The weird thing is mine has asymptomatic IBD. 
I'd be happy to answer any questions you might have or help in any way I can.
Oh, and welcome!


----------



## lindalou (Apr 7, 2009)

What is asymptomatic IBD?


----------



## hotel4dogs (Sep 29, 2008)

it means he NEVER had any diarrhea and/or vomiting, no loose poop, no mucous in the stool, nothing at all.
It was picked up by an elevated liver enzyme (the ALT), which was mildly elevated. When only the ALT is up, it's often gastro-intestinal related. To make a long story short, we took him for a liver ultrasound, they found a splenic mass and he ended up with a splenectomy. While they were in there, they biopsied his stomach and intestines and found classic IBD with massive white cell infiltration. (BTW, the splenic mass was thankfully totally benign). 
We treat his only with dietary modification and blood monitoring, since he has no diarrhea nor vomiting.


----------



## pb1221 (Nov 21, 2006)

Murphy has IBD-diagnosed via biopsy at 5 months old. She is now going on 5. I would be happy to answer any questions you might have. Murphy is not on any medication as so far, we have been able to control it with a strict diet.
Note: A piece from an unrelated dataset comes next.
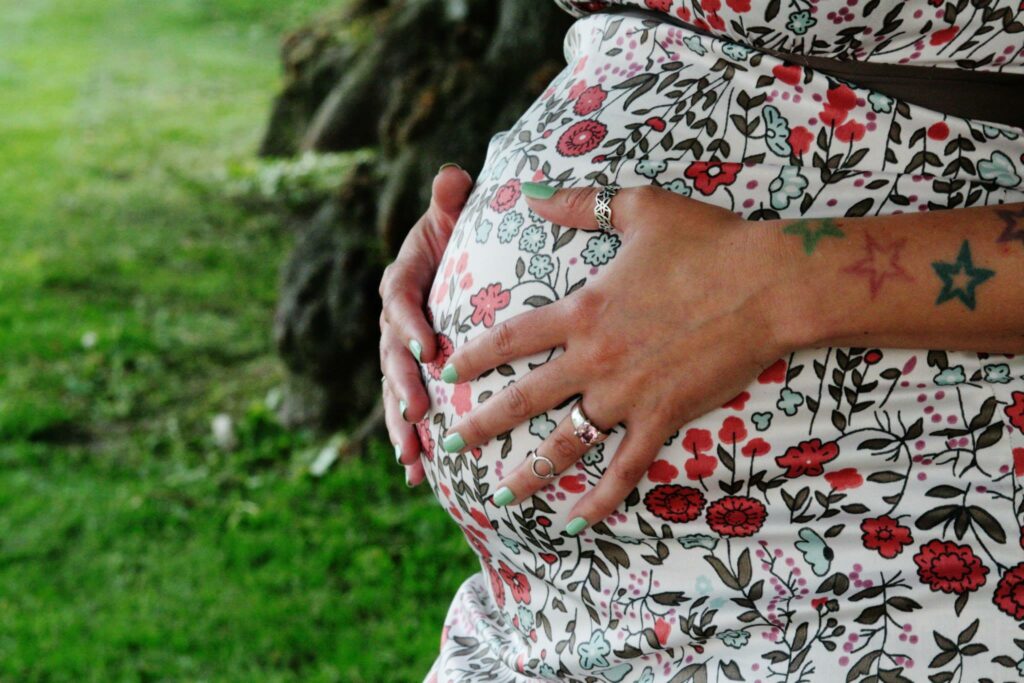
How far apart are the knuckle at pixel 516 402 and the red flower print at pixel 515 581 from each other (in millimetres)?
244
Best of luck to you and please tell us more about your dog!

Pam


----------



## Doodle (Apr 6, 2009)

Hotel4dogs and pb1221, can you describe your diets for this?


----------



## hotel4dogs (Sep 29, 2008)

my dog was on IVD Venison and Potato prescription kibble for 2 years, with added ground (cooked) venison because he was also protein deficient, and venison jerky and sweet potatoes for treats. NOTHING else. Very strict about the nothing else part, it's crucial.
After 2 years, his ALT went up again so he has developed an intolerance to the venison protein now. I understand that's common for dogs with IBD, they develop new intolerances over time. So now he's on the same diet, except we use rabbit for everything instead of venison, including the IVD rabbit and potato diet, roasted, boned rabbit for protein supplementation, dehydrated rabbit for treats. Expensive, but he's worth every penny!


----------



## Doodle (Apr 6, 2009)

hotel4dogs said:


> my dog was on IVD Venison and Potato prescription kibble for 2 years, with added ground (cooked) venison because he was also protein deficient, and venison jerky and sweet potatoes for treats. NOTHING else. Very strict about the nothing else part, it's crucial.
> After 2 years, his ALT went up again so he has developed an intolerance to the venison protein now. I understand that's common for dogs with IBD, they develop new intolerances over time. So now he's on the same diet, except we use rabbit for everything instead of venison, including the IVD rabbit and potato diet, roasted, boned rabbit for protein supplementation, dehydrated rabbit for treats. Expensive, but he's worth every penny!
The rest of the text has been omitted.